Metro

MTA’s bus cuts strain subways

The MTA’s drastic service cuts last year have forced thousands of bus riders to take to the already-crowded subways.

More than a year after the cuts rewrote the city’s mass-transit map, nearly every facet of the agency’s operations — including local buses, express buses, bridges and tunnels — has seen a significant drop in users.

Except the subways.

The drop in ridership is so dramatic that at a recent MTA committee meeting, one dumbfounded board member asked, “Where are the people going?”

The answer, in many cases, is underground.

“I’ve been in this business for 35 years and whenever you cut service, there’s a vicious circle with respect to the negative impact you have,” NYC Transit President Thomas Prendergast said.

“But at the end of the day, you have a certain amount of money; you have to provide the service. So that’s the conundrum we have.”
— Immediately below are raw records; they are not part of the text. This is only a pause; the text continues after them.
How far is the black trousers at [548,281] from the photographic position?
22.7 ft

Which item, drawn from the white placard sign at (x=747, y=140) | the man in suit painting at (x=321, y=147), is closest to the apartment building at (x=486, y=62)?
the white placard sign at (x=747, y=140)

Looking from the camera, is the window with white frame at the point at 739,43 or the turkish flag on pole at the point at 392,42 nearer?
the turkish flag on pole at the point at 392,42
He also blamed some of the drop in bus ridership on the bad economy, which means fewer commuters.

Over the past 12 months, weekday subway ridership rose by 2.1 percent, according to the MTA.

During the same period, local MTA buses — which bore the brunt of the service cuts — had the largest drop, down 5 percent in weekday ridership.
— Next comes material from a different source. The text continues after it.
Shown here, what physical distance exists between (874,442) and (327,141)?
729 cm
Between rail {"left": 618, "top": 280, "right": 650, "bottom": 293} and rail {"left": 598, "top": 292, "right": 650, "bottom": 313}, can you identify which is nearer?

NYCT express buses lost 4 percent during the same time period.

Even the MTA’s bridges and tunnels — which saw toll increases in January — have seen fewer drivers, dropping 2.3 percent of their weekday users.

The spike in subway ridership creates a different set of problems — like straining the aging network, which was hit with big service cuts in 2010.

“If people are abandoning buses, which they are, and turning to subway service — which isn’t improving — that means much more crush conditions,” said MTA board member Andrew Albert.

“There’s the possibility of turning people off to the system for good.”

The subway is so busy that officials just announced they were shutting down whole segments in Manhattan for five-night stretches several times each year, starting in January, for repairs.

That unprecedented shutdown of the famous 24/7 operation is being done because the system has become chock full of straphangers during weekends, when the MTA usually does repairs.